Mililani High coach Darnell Arceneaux, a former Saint Louis quarterback, said Chang endured "trials and tribulations (at UH). It's not easy being the local boy representing the state. You're always going to be in the spotlight. There are so much more expectations. He handled it well."

Chang said he was understanding of the fans' reaction.

"Maybe it was my upbringing, a Christian-Catholic family, but I always felt there was good in people," Chang said. "If the people and the fans weren't getting on me, I would think something would be wrong. I know I always didn't play the best games. I thought I was my worst critic, anyway. No matter what fans called me, I thought I would be the hardest on myself. No one was harder on me than myself. In that perspective, being my own worst critic, if the fans didn't like what I did, I already knew I didn't like what I did."

Arceneaux said it was unfair for Chang to be criticized for not scrambling more.

"It wasn't like he was scared to run," Arceneaux said. "He knew it was better to throw the ball 20 yards than to run it for 10. Tough? Do you know what it's like to stand in the pocket, waiting for the last second, knowing you're going to get hit in the mouth? He did that. He got hit a lot in the mouth trying to make a play."

Welch said: "Some people questioned his toughness, but he was very tough. He got hit a lot, and he kept getting up. He never complained."

Arceneaux said Chang, like many quarterbacks in passing offenses, was unjustly branded a system quarterback.

"That's one thing I don't understand," Arceneaux said. "Every college has a system. Colt (Brennan) and the Texas Tech guys got that label. It comes down to whether you're a leader and can win football games. (Chang) was a damn good quarterback and he won games."

But Chang actually welcomed playing in relatively the same offense from seventh grade through his UH senior season.

He said the four-wide offense was one factor in his decision to attend UH. The other?
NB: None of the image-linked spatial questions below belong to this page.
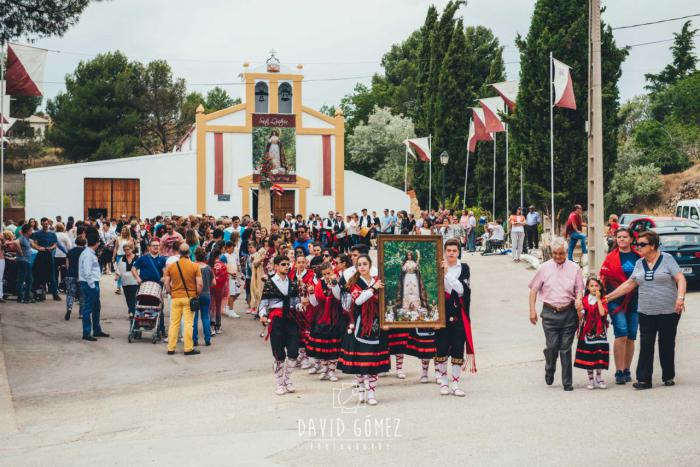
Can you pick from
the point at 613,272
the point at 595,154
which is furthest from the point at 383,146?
the point at 613,272

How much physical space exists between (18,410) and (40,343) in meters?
4.85

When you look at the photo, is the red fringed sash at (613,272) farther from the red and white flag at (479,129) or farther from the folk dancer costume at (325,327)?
the red and white flag at (479,129)

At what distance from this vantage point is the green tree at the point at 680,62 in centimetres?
7425

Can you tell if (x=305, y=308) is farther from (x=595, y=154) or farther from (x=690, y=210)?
(x=690, y=210)

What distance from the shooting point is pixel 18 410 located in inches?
422

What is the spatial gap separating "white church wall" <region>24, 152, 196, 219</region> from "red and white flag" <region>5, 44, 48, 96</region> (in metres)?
23.2

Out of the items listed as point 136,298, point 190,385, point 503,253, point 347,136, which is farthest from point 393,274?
point 347,136

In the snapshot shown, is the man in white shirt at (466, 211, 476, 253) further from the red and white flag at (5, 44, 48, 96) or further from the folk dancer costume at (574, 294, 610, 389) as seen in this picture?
the folk dancer costume at (574, 294, 610, 389)

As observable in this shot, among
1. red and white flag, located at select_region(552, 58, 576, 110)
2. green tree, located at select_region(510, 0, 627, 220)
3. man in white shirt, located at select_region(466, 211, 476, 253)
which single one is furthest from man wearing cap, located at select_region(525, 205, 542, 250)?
red and white flag, located at select_region(552, 58, 576, 110)

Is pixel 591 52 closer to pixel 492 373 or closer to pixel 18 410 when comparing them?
pixel 492 373

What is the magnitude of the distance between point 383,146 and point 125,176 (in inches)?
1096

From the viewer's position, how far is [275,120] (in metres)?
50.2

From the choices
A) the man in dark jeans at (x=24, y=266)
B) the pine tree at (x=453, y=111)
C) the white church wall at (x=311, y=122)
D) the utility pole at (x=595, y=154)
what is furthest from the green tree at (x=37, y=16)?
the white church wall at (x=311, y=122)

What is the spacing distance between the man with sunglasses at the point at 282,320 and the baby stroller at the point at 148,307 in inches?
199
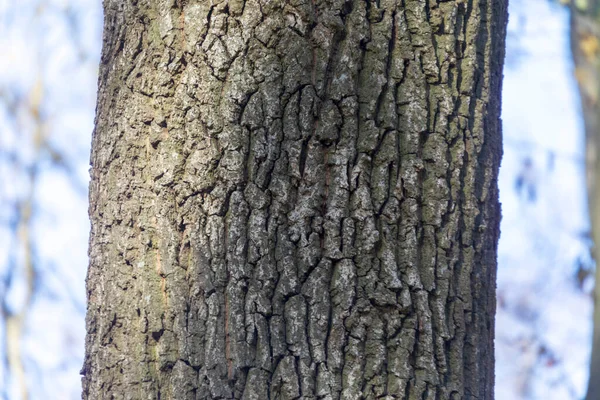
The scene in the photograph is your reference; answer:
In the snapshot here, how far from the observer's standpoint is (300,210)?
1358 millimetres

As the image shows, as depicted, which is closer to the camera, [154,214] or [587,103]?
[154,214]

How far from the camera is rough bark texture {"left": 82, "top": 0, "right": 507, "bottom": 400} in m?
1.32

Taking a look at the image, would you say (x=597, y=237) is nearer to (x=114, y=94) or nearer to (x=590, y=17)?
(x=590, y=17)

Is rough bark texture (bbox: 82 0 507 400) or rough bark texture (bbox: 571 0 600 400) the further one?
rough bark texture (bbox: 571 0 600 400)

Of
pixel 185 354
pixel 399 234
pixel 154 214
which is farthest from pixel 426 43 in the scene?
pixel 185 354

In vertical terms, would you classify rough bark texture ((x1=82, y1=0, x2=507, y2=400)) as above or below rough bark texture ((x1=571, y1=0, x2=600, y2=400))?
below

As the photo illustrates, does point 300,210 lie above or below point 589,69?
below

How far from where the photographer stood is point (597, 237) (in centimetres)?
549

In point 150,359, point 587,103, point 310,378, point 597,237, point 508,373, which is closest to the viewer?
point 310,378

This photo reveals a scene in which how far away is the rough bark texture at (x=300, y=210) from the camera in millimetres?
1320

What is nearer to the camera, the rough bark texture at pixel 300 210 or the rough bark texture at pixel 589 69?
the rough bark texture at pixel 300 210

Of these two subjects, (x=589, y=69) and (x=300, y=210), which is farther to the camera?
(x=589, y=69)

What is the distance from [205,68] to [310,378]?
2.37 feet

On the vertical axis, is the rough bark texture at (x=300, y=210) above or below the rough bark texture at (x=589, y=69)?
below
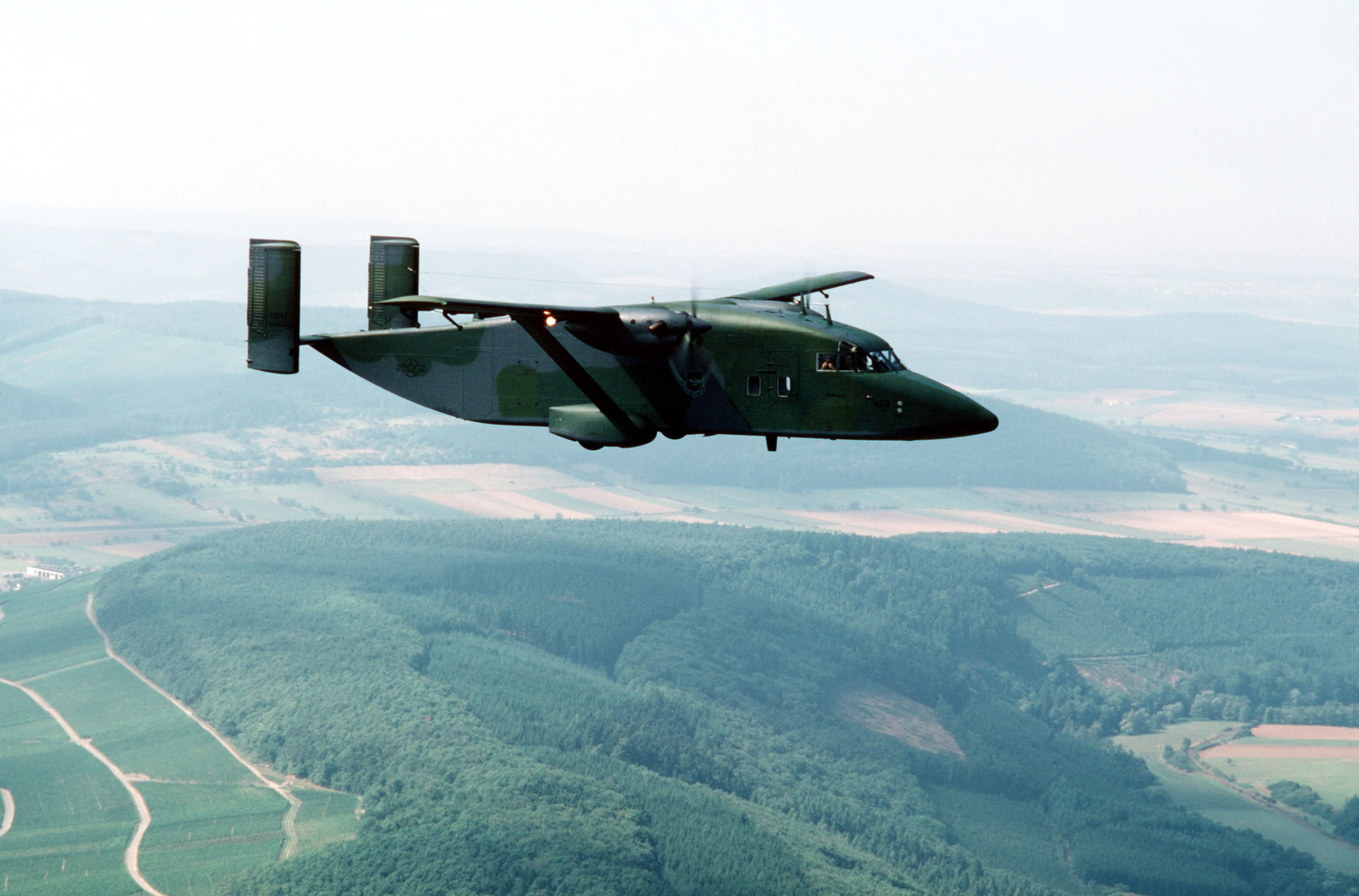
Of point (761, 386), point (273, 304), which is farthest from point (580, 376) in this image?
point (273, 304)

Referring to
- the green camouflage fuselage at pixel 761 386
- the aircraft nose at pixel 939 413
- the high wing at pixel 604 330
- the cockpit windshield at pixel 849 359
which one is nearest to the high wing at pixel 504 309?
the high wing at pixel 604 330

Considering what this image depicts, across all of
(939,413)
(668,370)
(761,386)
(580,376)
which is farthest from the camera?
(580,376)

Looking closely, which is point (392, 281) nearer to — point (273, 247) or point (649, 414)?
point (273, 247)

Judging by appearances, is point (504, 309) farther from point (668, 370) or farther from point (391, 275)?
point (391, 275)

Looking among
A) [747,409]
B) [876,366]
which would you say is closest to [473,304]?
[747,409]

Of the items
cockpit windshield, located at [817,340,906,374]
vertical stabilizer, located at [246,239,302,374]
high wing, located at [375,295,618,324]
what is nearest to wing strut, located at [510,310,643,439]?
high wing, located at [375,295,618,324]

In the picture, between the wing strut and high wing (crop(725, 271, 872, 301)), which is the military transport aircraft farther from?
high wing (crop(725, 271, 872, 301))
"I wanted to stay home and represent the state of Hawai'i," Chang said. "As an athlete growing up in Hawai'i, you always want to put Hawai'i on the map. Whenever an athlete competes on the Mainland, or anywhere else in the world, we're representing Hawai'i. It's a unique place, as isolated as we are, with the people and the culture, it's a real blessing to be from here. We carry that pride on our shoulders. I wanted to represent the state."

Chang is a devoted father to Dylan, who turns 5 in two weeks. Chang is a semester away from earning a bachelor's degree. He aspires to be a football coach.

Chang recently was in the news when he was arrested after allegedly grabbing the camera of a woman who was shooting video of a street fight. No charges were filed.

"He's a great friend, a great man, a great Saint Louis gentleman," Arceneaux said. "He put Hawai'i on the map. He set the bar for a lot of (local) quarterbacks coming out. He put up some great numbers."

Arceneaux said Chang does not care about the records.

"He cares about memories," Arceneaux said.

Welch said: "He never talks about the records. They don't mean anything to him. The only plaque he gets is on his teeth."

Chang said the only memento of his NCAA record is a football, which he gave to his father, Levi.

"All of the trophies I gave to my family," Chang said. "Records are meant to be broken, and mine will be broken. The biggest thing that came from football was the different life lessons along the way. The hard work. The perseverance. The friendships, and doing things with the team, and working together to accomplish one goal.

"The records don't mean as much as going to battle with the guys. I see some of those guys around, and it's a bond that will be there forever. You fought with these guys in the trenches. You sweat. You cried. You broke bones. It builds a different kind of friendship. To this day, I appreciate all of the guys I came into contact with. Even guys across the side of the ball. Saint Louis-Kamehameha is one of the biggest rivalries in the state. I battled against those guys. But some of my best friends are from Kamehameha. Football brings people together. It's a great game. I appreciate that more than anything."